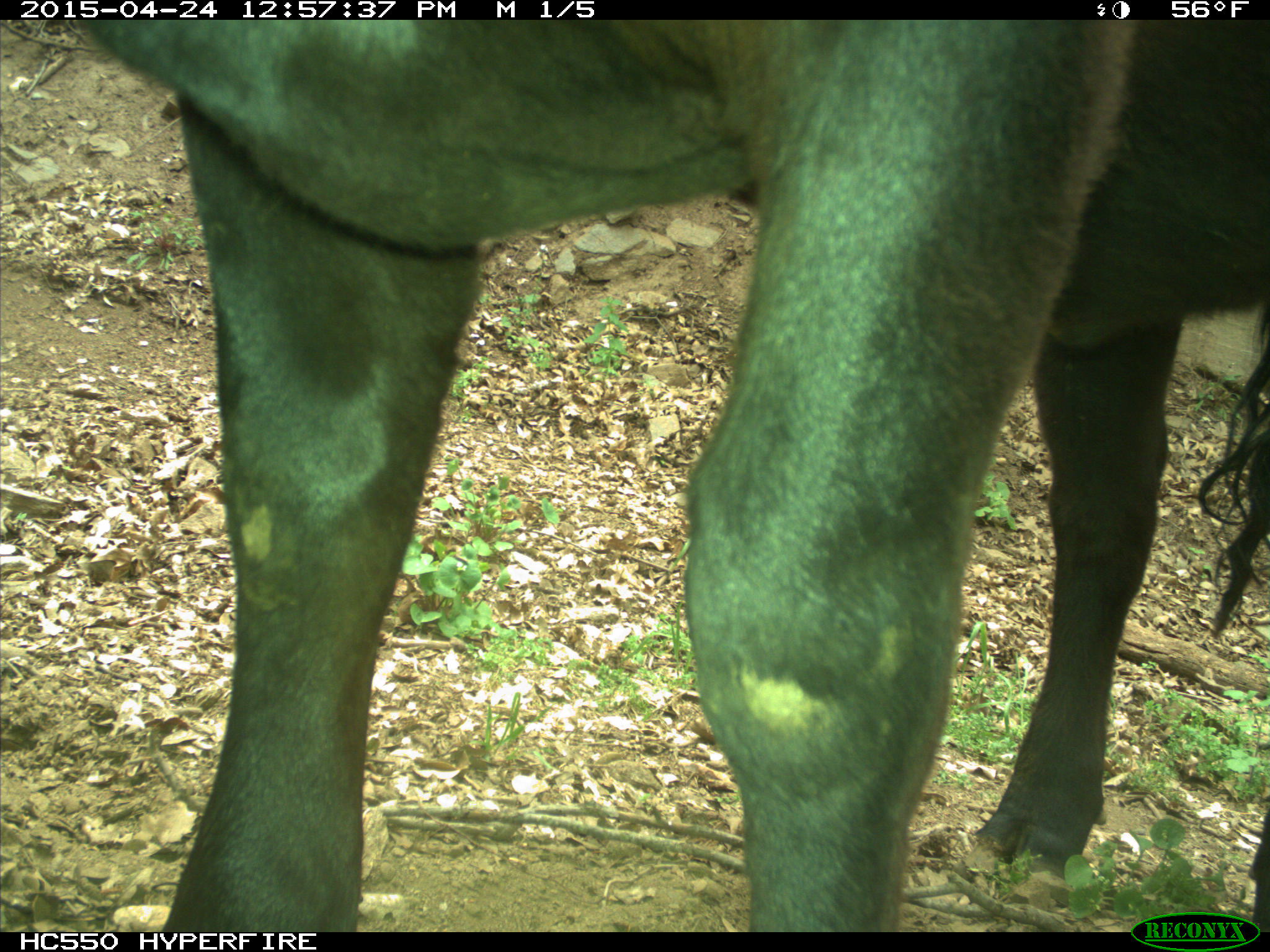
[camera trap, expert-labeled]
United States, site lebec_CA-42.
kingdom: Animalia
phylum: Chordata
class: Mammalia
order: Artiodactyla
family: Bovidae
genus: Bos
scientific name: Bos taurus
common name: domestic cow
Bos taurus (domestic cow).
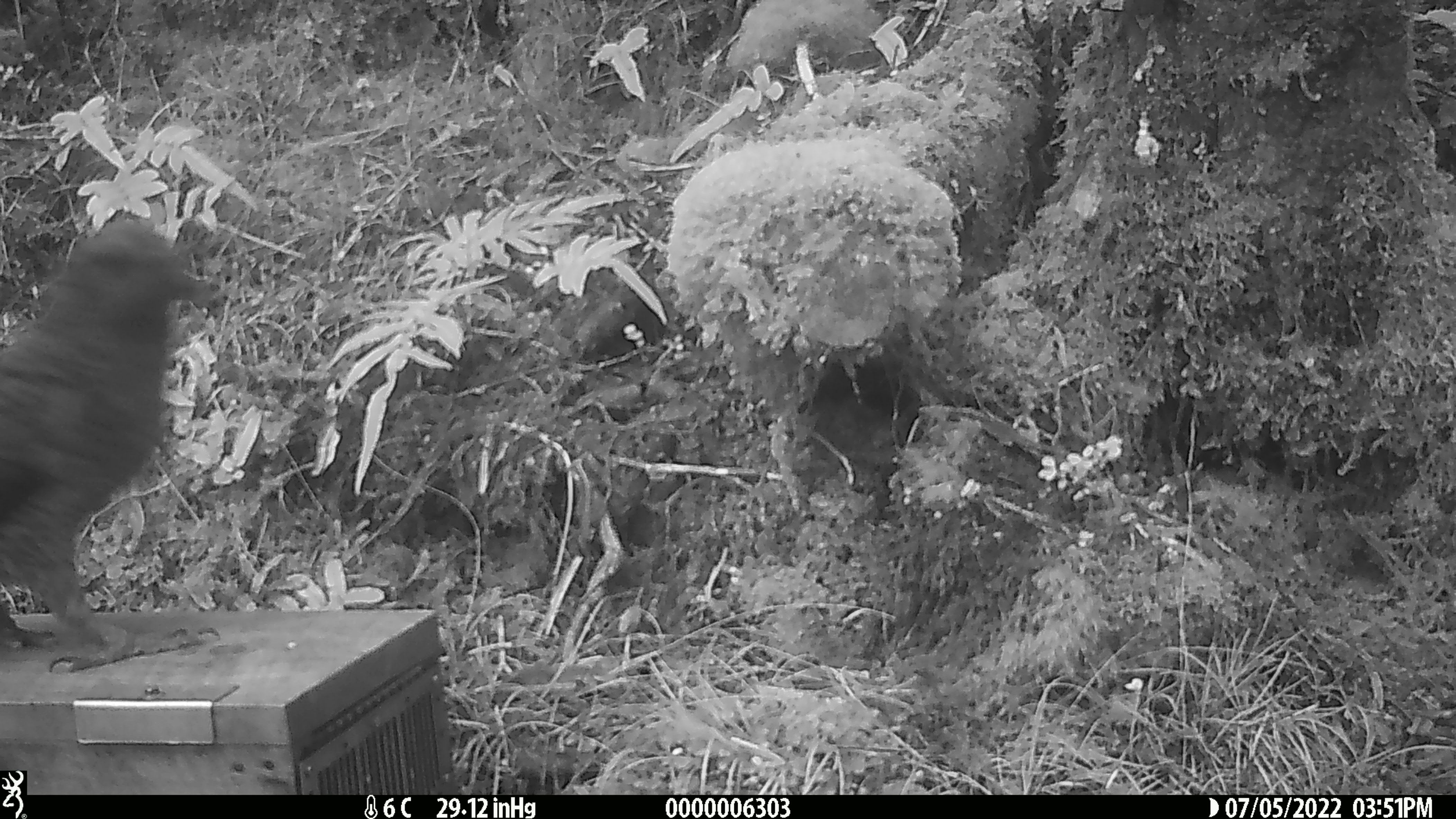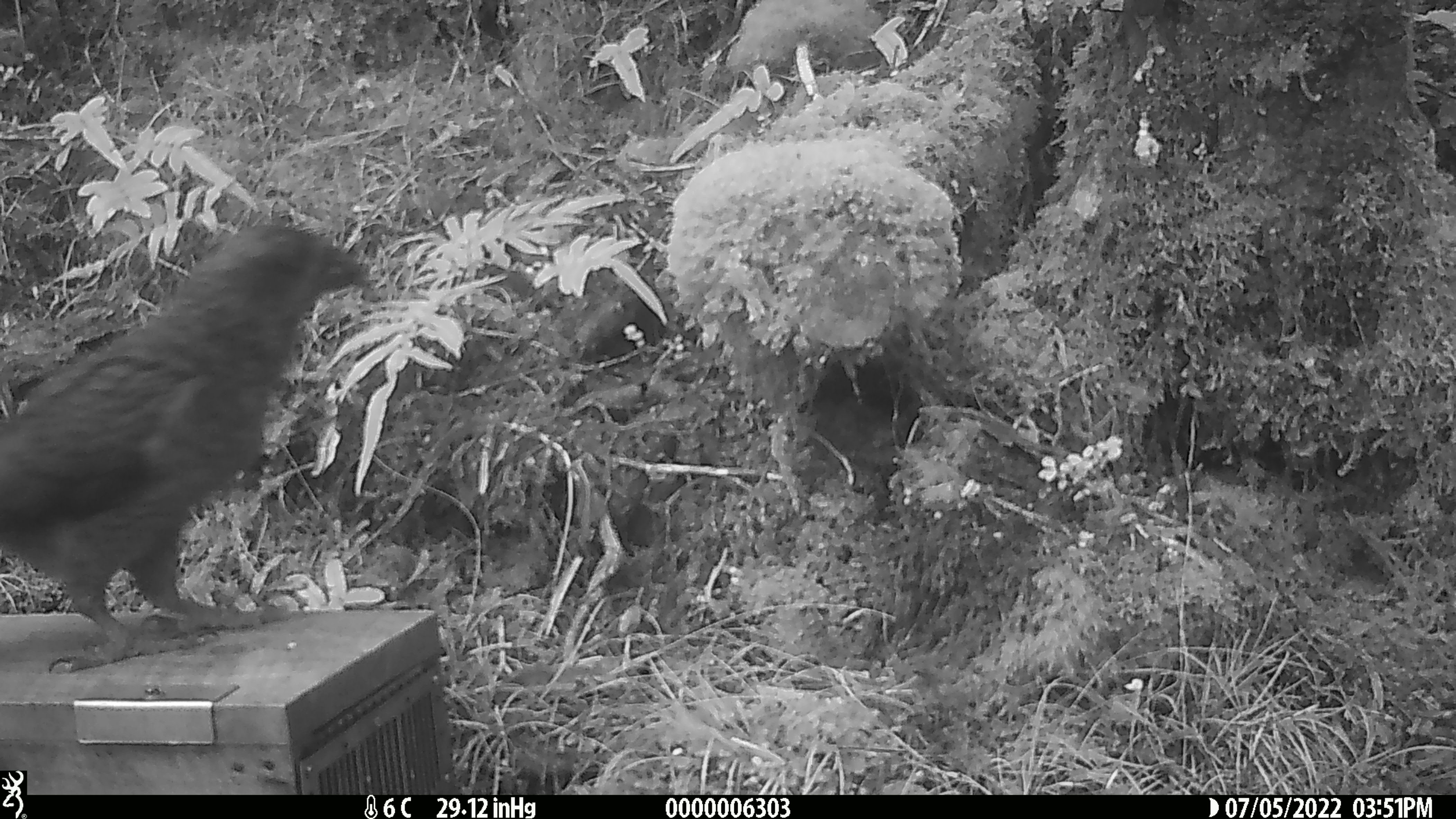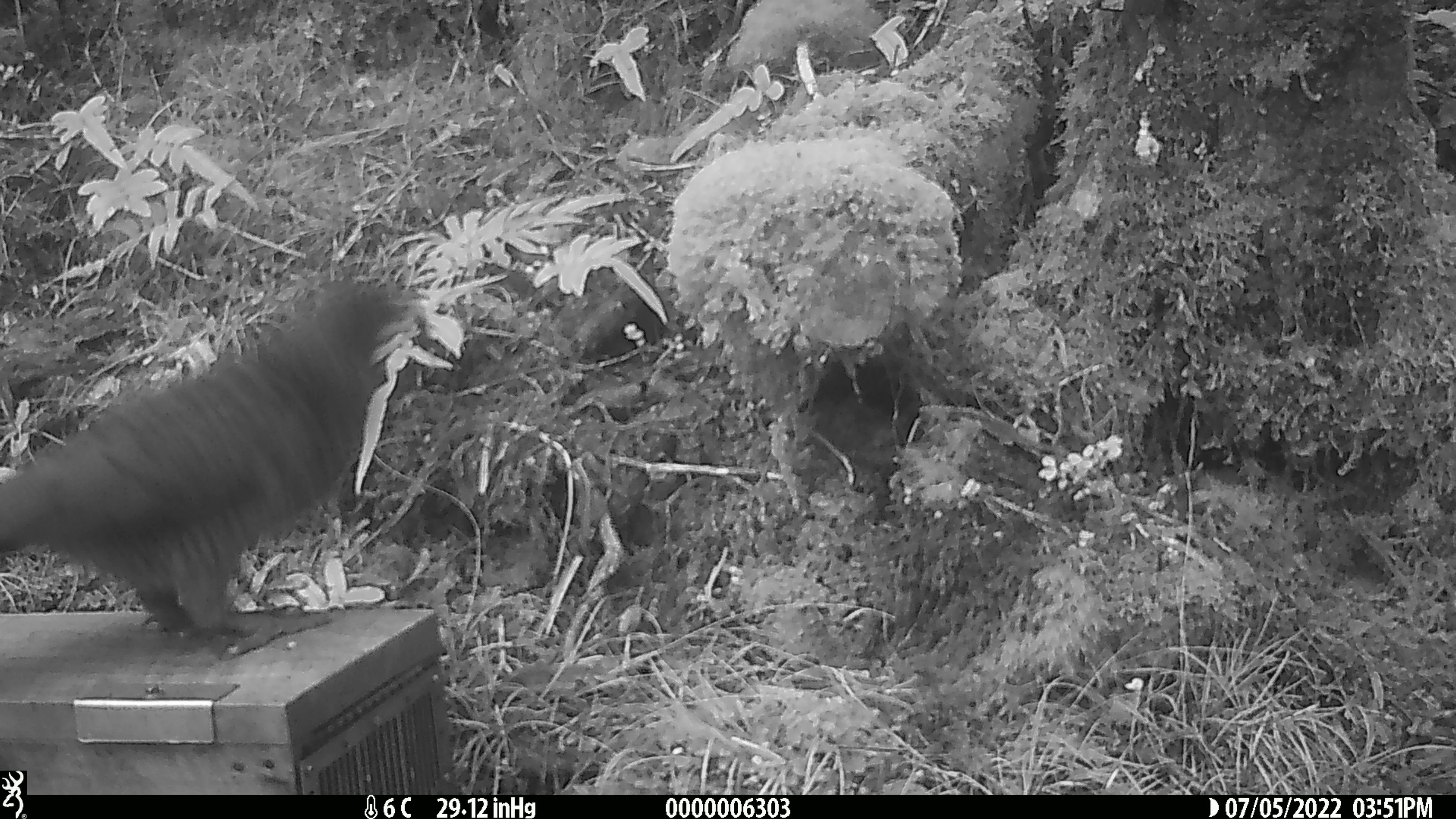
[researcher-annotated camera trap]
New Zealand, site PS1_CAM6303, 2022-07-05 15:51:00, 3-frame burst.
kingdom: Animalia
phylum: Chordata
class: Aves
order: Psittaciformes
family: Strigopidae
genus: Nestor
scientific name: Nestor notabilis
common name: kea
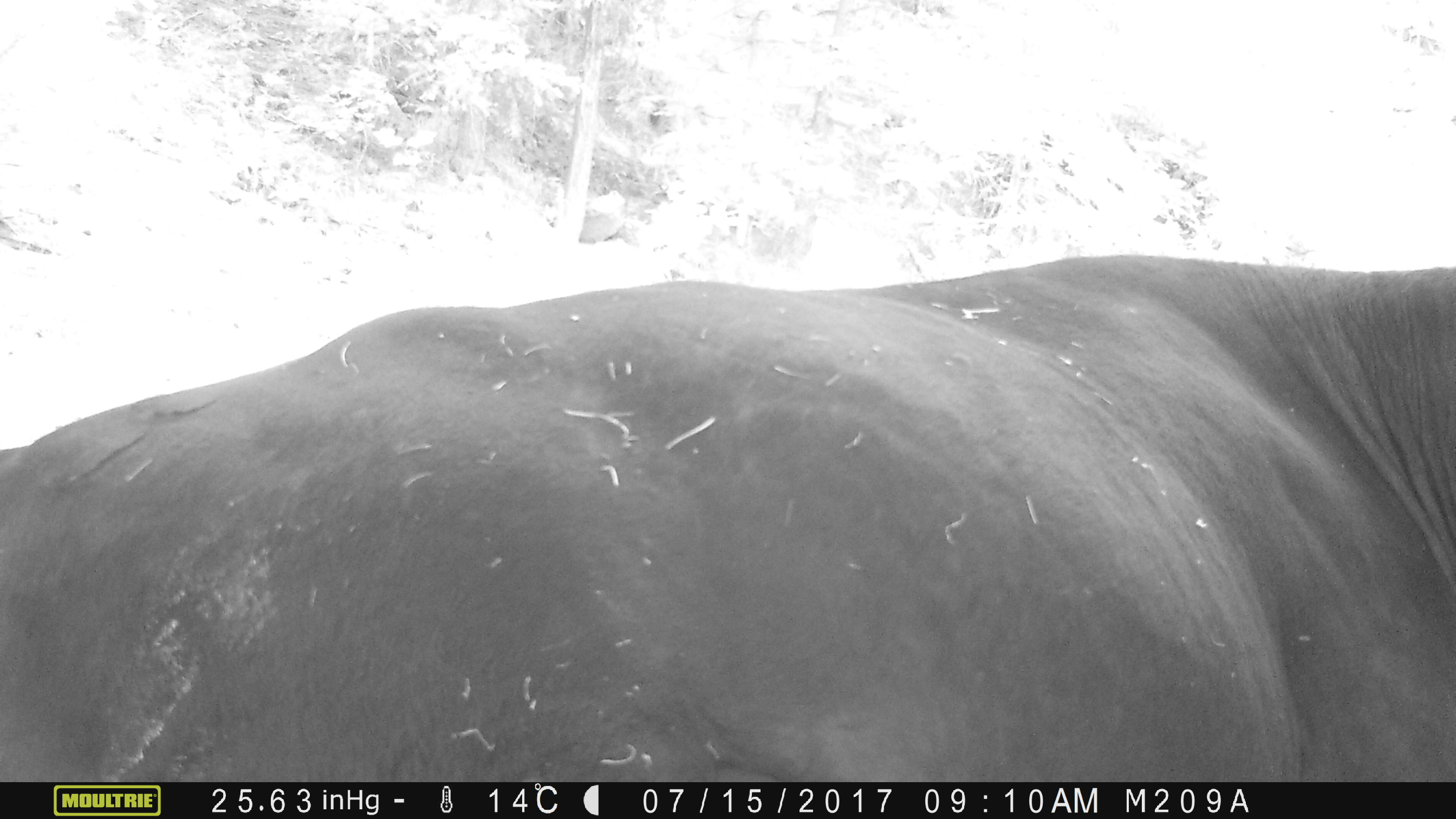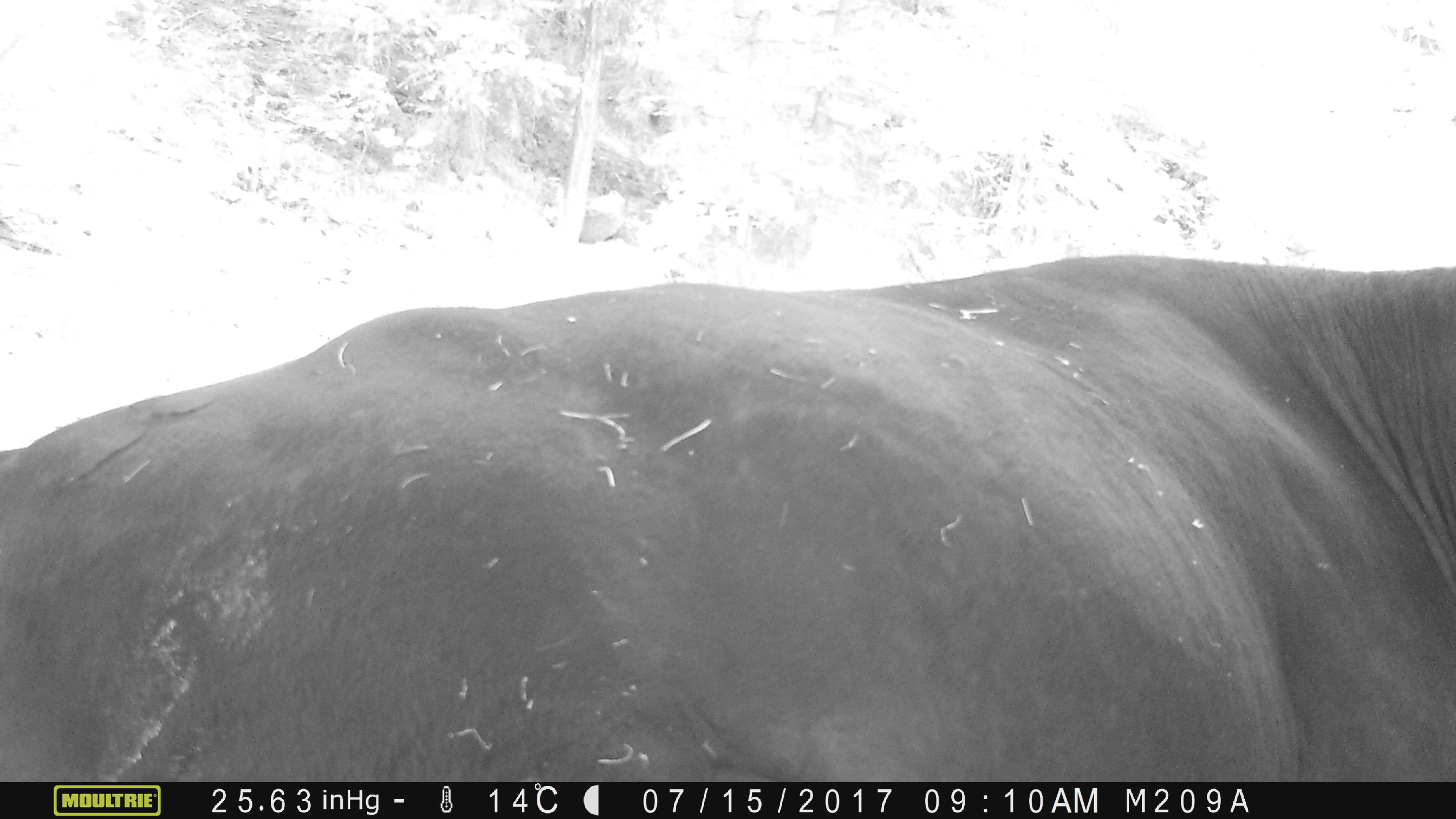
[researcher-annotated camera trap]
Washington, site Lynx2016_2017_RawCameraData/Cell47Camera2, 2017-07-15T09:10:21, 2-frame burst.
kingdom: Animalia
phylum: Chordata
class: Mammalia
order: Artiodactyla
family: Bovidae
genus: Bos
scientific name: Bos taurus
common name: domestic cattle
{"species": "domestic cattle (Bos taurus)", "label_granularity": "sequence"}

What you have to do = The expected output is each line of the records above that includes the word "burst".

Output =
New Zealand, site PS1_CAM6303, 2022-07-05 15:51:00, 3-frame burst.
Washington, site Lynx2016_2017_RawCameraData/Cell47Camera2, 2017-07-15T09:10:21, 2-frame burst.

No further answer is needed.